» Exercise requirements:
Below are some records; retype all of them exactly.

___ Data rows ___

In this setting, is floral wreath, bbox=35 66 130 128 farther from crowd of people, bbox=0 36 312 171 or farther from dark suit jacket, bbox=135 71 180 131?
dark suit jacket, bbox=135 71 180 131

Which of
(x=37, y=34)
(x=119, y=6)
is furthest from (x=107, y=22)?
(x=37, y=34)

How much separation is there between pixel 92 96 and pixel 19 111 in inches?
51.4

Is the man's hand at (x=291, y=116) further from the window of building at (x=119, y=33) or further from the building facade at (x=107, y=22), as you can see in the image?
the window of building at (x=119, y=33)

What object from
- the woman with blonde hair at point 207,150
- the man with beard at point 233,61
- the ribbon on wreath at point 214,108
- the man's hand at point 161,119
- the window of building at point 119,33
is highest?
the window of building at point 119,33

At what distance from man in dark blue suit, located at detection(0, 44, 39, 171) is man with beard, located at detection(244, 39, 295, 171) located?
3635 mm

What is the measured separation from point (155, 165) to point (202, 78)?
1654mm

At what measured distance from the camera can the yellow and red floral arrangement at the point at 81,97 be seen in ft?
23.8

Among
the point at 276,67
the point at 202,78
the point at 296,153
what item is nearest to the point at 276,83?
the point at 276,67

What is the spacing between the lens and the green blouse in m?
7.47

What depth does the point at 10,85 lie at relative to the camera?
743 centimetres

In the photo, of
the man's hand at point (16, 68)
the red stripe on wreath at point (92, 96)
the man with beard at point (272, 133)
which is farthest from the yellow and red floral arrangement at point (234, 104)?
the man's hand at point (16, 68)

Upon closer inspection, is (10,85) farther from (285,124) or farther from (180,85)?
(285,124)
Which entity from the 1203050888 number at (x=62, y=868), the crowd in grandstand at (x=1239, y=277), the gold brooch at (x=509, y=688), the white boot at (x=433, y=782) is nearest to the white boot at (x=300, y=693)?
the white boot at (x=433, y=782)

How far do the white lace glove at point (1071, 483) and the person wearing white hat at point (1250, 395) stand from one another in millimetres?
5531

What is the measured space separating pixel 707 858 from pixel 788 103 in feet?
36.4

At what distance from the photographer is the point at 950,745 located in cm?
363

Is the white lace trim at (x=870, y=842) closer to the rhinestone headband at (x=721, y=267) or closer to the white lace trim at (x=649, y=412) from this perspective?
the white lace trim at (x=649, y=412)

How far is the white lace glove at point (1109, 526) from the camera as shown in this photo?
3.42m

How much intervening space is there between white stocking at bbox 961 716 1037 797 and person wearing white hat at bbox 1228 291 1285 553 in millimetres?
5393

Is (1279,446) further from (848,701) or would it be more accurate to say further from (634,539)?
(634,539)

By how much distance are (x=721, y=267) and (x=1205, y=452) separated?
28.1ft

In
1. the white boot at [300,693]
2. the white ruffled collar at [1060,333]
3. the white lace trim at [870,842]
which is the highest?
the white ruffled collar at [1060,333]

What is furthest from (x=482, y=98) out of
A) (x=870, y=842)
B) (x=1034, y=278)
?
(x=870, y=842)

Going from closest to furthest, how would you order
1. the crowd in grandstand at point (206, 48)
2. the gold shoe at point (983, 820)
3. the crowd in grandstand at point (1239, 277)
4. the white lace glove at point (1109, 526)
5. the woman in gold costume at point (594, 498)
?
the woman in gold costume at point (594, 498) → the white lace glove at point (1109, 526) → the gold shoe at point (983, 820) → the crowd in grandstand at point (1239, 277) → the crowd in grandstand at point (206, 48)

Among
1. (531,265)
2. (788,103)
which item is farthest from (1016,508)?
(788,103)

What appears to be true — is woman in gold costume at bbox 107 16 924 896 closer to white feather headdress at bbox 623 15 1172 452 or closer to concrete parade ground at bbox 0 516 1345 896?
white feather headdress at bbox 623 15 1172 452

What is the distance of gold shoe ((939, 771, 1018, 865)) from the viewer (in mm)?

___

» Correct response:
In this setting, is floral wreath, bbox=35 66 130 128 farther from crowd of people, bbox=0 36 312 171 or farther from dark suit jacket, bbox=135 71 180 131?
dark suit jacket, bbox=135 71 180 131

Which of
(x=37, y=34)
(x=119, y=6)
is furthest from (x=107, y=22)?
(x=37, y=34)

How much separation is there between pixel 92 96 and pixel 19 111 in inches?
51.4

Is the man's hand at (x=291, y=116) further from the window of building at (x=119, y=33) or further from the building facade at (x=107, y=22), as you can see in the image?
the window of building at (x=119, y=33)

What object from
- the woman with blonde hair at point 207,150
- the man with beard at point 233,61
- the ribbon on wreath at point 214,108
- the man's hand at point 161,119
- the window of building at point 119,33
is highest?
the window of building at point 119,33

At what distance from man in dark blue suit, located at detection(0, 44, 39, 171) is man with beard, located at detection(244, 39, 295, 171) located?
3635 mm

What is the measured separation from point (155, 165) to point (202, 78)?
1654mm

At what measured distance from the camera can the yellow and red floral arrangement at the point at 81,97 be seen in ft?
23.8

Among
the point at 276,67
the point at 202,78
the point at 296,153
what item is nearest to the point at 276,83?
the point at 276,67

What is the spacing between the lens and the green blouse in m?
7.47

What depth does the point at 10,85 lie at relative to the camera?
743 centimetres

In the photo, of
the man's hand at point (16, 68)
the red stripe on wreath at point (92, 96)
the man with beard at point (272, 133)
which is farthest from the yellow and red floral arrangement at point (234, 104)?
the man's hand at point (16, 68)

Upon closer inspection, is (10,85) farther from (285,124) or farther from (180,85)?
(285,124)
Which entity from the 1203050888 number at (x=62, y=868), the crowd in grandstand at (x=1239, y=277), the gold brooch at (x=509, y=688), the white boot at (x=433, y=782) is nearest to the white boot at (x=300, y=693)?
the white boot at (x=433, y=782)

How far do the white lace glove at point (1071, 483) and the person wearing white hat at point (1250, 395) stand from one another in millimetres?
5531

What is the measured space separating pixel 707 858 from pixel 788 103 in feet?
36.4

At what distance from the photographer is the point at 950,745 located in cm?
363

Is the white lace trim at (x=870, y=842) closer to the rhinestone headband at (x=721, y=267) or closer to the white lace trim at (x=649, y=412) from this perspective?
the white lace trim at (x=649, y=412)

How far is the white lace glove at point (1109, 526) from the camera as shown in this photo?
3.42m

How much intervening space is there between white stocking at bbox 961 716 1037 797 and person wearing white hat at bbox 1228 291 1285 553 in millimetres?
5393

Is (1279,446) further from (848,701) or would it be more accurate to say further from (634,539)?
(634,539)

By how much distance are (x=721, y=267) and (x=1205, y=452) separated?
28.1ft

In
1. the white boot at [300,693]
2. the white ruffled collar at [1060,333]
3. the white lace trim at [870,842]
which is the highest?
the white ruffled collar at [1060,333]

What is furthest from (x=482, y=98) out of
A) (x=870, y=842)
B) (x=1034, y=278)
?
(x=870, y=842)

Going from closest to furthest, how would you order
1. the crowd in grandstand at point (206, 48)
2. the gold shoe at point (983, 820)
3. the crowd in grandstand at point (1239, 277)
4. the white lace glove at point (1109, 526)
5. the woman in gold costume at point (594, 498)
?
the woman in gold costume at point (594, 498) → the white lace glove at point (1109, 526) → the gold shoe at point (983, 820) → the crowd in grandstand at point (1239, 277) → the crowd in grandstand at point (206, 48)

Among
1. (531,265)
2. (788,103)
which item is farthest from (1016,508)?
(788,103)

What appears to be true — is woman in gold costume at bbox 107 16 924 896 closer to white feather headdress at bbox 623 15 1172 452 or closer to concrete parade ground at bbox 0 516 1345 896?
white feather headdress at bbox 623 15 1172 452

What is the distance of gold shoe ((939, 771, 1018, 865)) from the viewer (in mm)?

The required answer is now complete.